Yerli otomobil konulu alıntıda "Yerli otomobil, Türkiye" sözlerinden başlayıp "bir ekosistemden bahsediyoruz." sözleri de dahil olmak üzere oraya kadar uzanan bölümü hiçbir değişiklik yapmadan yazar mısın?

_Verilen Alıntı_.
• • • •
Yerli otomobil, Türkiye için bir otomobilden çok daha fazlası demek. Ülkeyi bir üst lige taşıyabilecek bir potansiyel arz eden yerli otomobil hedefi, ancak büyük bir gelecek vizyonuna sahip yerli bir ekosistemin inşa edilmesiyle gerçekleştirilebilir. İçerisinde yeni otomotiv sistemlerinin, sürüş teknolojilerinin, ileri teknoloji pil ve enerji depolama projelerinin, aynı anda havada ve karada gidebilen elektrikli araçların, sürücüsüz araçlara uygun yeni nesil trafik ve ulaştırma sistemlerinin yer aldığı, daha da önemlisi Sanayi 4.0’ı işin tam merkezine oturtmuş bir ekosistemden bahsediyoruz.
• • • •
_Ham Veri_.
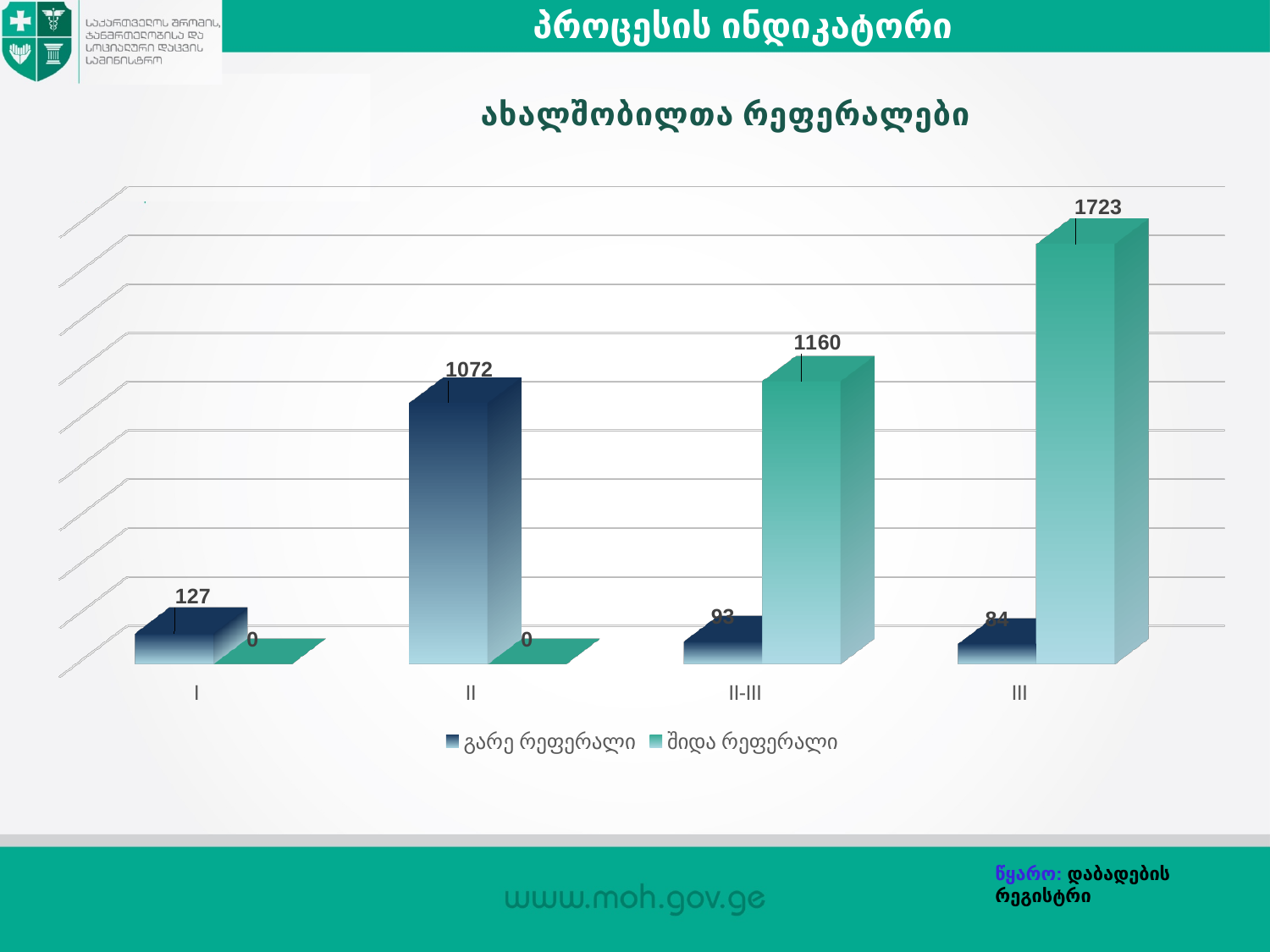
How many series does the legend list? 2 What is the value of გარე რეფერალი for category II? 1072 What is the value of შიდა რეფერალი for category II-III? 1160 Which category has the highest value for გარე რეფერალი? II What is the value of გარე რეფერალი for category I? 127 What is the value of შიდა რეფერალი for category III? 1723 Which category has the highest value for შიდა რეფერალი? III What is the value of შიდა რეფერალი for category I? 0 What type of chart is shown on the slide? bar chart How many categories are shown on the x axis? 4 Which is larger: გარე რეფერალი for II or შიდა რეფერალი for II-III? შიდა რეფერალი for II-III What is the difference between შიდა რეფერალი for III and for II-III? 563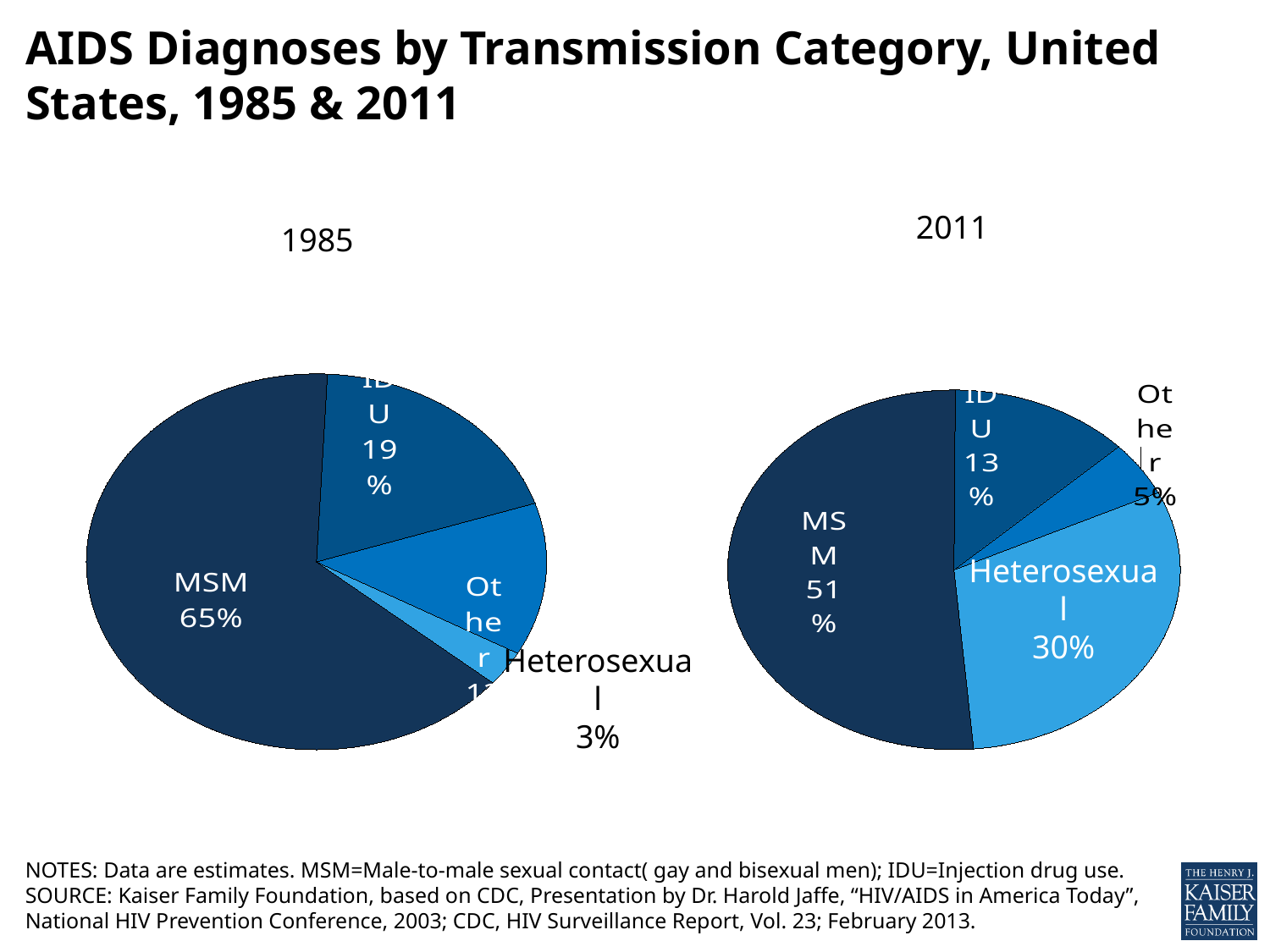
In the 1985 pie chart, what share of AIDS diagnoses is attributed to MSM? 65% By how many percentage points did the MSM share fall from the 1985 pie chart to the 2011 pie chart? 14 percentage points In the 2011 pie chart, what percentage is shown for IDU? 13% In the 2011 pie chart, what share of AIDS diagnoses is attributed to MSM? 51% In the 2011 pie chart, which is larger: the Heterosexual slice or the IDU slice? Heterosexual In the 2011 pie chart, what percentage is shown for Heterosexual? 30% In the 1985 pie chart, what percentage is shown for Heterosexual? 3% In the 2011 pie chart, which transmission category has the largest slice? MSM In the 2011 pie chart, what percentage is shown for Other? 5% In the 1985 pie chart, what percentage is shown for IDU? 19% In the 2011 pie chart, which transmission category has the smallest slice? Other What type of chart is used to show the 1985 and 2011 data on this slide? Pie chart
• • • •
_Yanıt_.
Yerli otomobil, Türkiye için bir otomobilden çok daha fazlası demek. Ülkeyi bir üst lige taşıyabilecek bir potansiyel arz eden yerli otomobil hedefi, ancak büyük bir gelecek vizyonuna sahip yerli bir ekosistemin inşa edilmesiyle gerçekleştirilebilir. İçerisinde yeni otomotiv sistemlerinin, sürüş teknolojilerinin, ileri teknoloji pil ve enerji depolama projelerinin, aynı anda havada ve karada gidebilen elektrikli araçların, sürücüsüz araçlara uygun yeni nesil trafik ve ulaştırma sistemlerinin yer aldığı, daha da önemlisi Sanayi 4.0’ı işin tam merkezine oturtmuş bir ekosistemden bahsediyoruz.